É um marco na luta antimanicomial”, diz promotora de Justiça
Na última segunda-feira, 4, a prefeitura de Nova Friburgo assumiu a gestão do Hospital Psiquiátrico Santa Lúcia. O desfecho ocorreu após longo período de tratativas entre a clínica, o poder público municipal e a 1ª Promotoria de Justiça de Tutela Coletiva de Nova Friburgo. A ação também contou com apoio do Centro de Apoio Operacional das Promotorias de Justiça Cíveis e Pessoa com Deficiência (CAO Cível/Pessoa com Deficiência), do CAO Saúde e do Grupo de Apoio Técnico Especializado (GATE/MPRJ).
De acordo com o MPRJ, o município deveria assumir a gestão do serviço para garantia de direitos das pessoas internadas e iniciar a desinstitucionalização, “diante da inadequação da instituição aos parâmetros de respeito aos direitos das pessoas com transtornos mentais, visto que o custeio se dá por recursos financeiros do Sistema Único de Saúde (SUS)”, alertou o órgão.
“É um marco na luta antimanicomial e se revela apenas o primeiro, mas importante, passo destinado a extirpar a odiosa lógica manicomial. Esta lógica ainda sobrevive numa visão higienista e excludente dos direitos das pessoas com deficiência, cidadãos que possuem os mesmos direitos a acesso a serviços públicos que o restante da população, porém adequados às suas peculiaridades.”, comentou a promotora de Justiça Claudia Canto Condack, titular da Promotoria de Justiça de Tutela Coletiva de Nova Friburgo.

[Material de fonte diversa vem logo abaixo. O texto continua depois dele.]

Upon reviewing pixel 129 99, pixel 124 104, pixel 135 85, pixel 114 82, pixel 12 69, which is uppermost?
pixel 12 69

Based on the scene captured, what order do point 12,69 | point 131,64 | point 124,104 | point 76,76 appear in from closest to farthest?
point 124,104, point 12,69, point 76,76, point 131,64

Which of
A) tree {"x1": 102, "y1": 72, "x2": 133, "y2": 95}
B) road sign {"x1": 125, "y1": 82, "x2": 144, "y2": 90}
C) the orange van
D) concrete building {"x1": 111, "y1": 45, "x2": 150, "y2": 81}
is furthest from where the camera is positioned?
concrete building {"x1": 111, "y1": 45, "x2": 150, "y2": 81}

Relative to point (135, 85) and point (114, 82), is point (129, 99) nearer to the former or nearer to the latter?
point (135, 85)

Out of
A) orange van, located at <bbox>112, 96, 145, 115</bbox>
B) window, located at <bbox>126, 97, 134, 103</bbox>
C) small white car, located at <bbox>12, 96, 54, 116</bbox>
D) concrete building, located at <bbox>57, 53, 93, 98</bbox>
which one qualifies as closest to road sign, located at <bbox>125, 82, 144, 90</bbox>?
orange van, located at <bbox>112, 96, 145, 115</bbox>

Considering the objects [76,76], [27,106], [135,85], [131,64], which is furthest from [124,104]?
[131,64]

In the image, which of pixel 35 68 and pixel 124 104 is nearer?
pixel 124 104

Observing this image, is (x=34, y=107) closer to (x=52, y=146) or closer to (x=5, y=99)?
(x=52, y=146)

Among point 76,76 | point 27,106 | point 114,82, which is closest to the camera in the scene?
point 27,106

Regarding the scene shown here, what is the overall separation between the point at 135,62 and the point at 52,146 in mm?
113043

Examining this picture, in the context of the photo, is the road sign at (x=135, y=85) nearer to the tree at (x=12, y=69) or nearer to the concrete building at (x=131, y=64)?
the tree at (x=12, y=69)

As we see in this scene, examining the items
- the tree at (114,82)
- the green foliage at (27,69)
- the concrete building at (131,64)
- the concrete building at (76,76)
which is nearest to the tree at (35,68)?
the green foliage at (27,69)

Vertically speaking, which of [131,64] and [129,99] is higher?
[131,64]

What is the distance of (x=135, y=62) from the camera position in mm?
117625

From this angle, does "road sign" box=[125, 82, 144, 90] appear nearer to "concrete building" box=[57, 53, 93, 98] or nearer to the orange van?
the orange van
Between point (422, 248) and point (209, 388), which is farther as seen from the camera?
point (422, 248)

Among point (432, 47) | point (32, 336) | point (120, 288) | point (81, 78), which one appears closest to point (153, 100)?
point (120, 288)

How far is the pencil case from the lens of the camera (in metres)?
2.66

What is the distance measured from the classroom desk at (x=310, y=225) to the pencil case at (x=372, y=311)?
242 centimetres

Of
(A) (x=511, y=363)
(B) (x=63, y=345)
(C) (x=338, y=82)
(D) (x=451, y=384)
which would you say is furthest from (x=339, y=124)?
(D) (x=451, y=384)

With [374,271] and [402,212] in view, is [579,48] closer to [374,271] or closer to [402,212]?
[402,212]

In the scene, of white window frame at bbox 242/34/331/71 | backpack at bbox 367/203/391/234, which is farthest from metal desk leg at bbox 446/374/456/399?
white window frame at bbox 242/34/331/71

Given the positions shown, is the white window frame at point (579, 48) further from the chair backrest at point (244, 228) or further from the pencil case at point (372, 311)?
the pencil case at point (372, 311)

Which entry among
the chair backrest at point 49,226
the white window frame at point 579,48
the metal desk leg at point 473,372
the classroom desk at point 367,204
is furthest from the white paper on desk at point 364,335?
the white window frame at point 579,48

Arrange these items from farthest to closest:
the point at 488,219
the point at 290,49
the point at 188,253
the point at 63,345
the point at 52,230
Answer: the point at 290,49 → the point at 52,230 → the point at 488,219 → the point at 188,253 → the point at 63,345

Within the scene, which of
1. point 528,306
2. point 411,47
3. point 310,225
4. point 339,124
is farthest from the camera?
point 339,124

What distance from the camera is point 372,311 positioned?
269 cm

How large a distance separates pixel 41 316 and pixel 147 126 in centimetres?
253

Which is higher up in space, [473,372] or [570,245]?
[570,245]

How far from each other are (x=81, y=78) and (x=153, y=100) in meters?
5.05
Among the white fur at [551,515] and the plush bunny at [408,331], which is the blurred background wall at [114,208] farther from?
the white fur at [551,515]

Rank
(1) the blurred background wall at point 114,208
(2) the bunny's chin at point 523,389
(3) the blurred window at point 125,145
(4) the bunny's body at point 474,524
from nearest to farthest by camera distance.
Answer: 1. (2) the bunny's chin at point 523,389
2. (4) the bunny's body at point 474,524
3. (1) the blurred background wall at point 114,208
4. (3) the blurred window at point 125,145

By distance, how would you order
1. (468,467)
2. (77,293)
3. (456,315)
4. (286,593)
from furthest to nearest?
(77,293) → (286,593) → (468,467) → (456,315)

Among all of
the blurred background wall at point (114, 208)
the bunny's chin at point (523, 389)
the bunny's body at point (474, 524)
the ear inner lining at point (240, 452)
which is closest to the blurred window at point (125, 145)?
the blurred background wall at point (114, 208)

Pacientes internados não apresentavam crise
No ano passado, foi realizado um Censo na instituição. A constatação, segundo o MPRJ, foi a de que 26 pessoas estavam internadas no local há mais de 10 anos, outras 27 pessoas estavam há mais de cinco anos e mais 34 há pelo menos dois anos. Também chamou atenção a constatação de que quase todos os pacientes não estavam em crise quando da realização das visitas para elaboração do Censo, e de que a única atividade proporcionada na instituição é “caminhar na clínica durante o dia”, informou o órgão.
O Censo foi elaborado pela Coordenação de Atenção Psicossocial, o Núcleo Estadual de Saúde Mental, e a Equipe de Saúde Mental de Nova Friburgo e dos demais municípios que transferiram pessoas ao local , com apoio de estudantes do Centro Universitário Serra dos Órgãos (UNIFESO). O MPRJ informou também que, antes disso, um relatório produzido no âmbito da Inspeção Nacional de Hospitais Psiquiátricos, publicado em 2020, constatou que o local era insalubre e de violências cotidianas, que vão da falta de planos individualizados de tratamento à privação de liberdade.
No ano passado, município decretou intervenção na clínica
Em maio de 2021, em razão de recomendação do MPRJ, o município de Nova Friburgo publicou decreto estabelecendo a intervenção e, na mesma data, se direcionou ao Hospital Psiquiátrico para assumir o serviço. No entanto, o MPRJ afirma que o Hospital Psiquiátrico Santa Lúcia impediu o acesso pela Subsecretaria de Saúde Mental às dependências da instituição, o que apenas se concretizou na presente data.
Clínica era um dos últimos hospitais psiquiátricos
No Estado do Rio ainda restam alguns Hospitais Psiquiátricos, dentre eles o Santa Lúcia, inaugurado em 1965 e que, nos últimos anos, conveniado ao SUS, se mantinha exclusivamente com recursos públicos.
Ainda de acordo com os CAOs, com a incorporação do serviço, inicia-se efetivamente o trabalho de desinstitucionalização do Hospital Psiquiátrico Santa Lúcia, para garantia de direitos das pessoas que estão hoje internadas no local e oferta de cuidado de qualidade.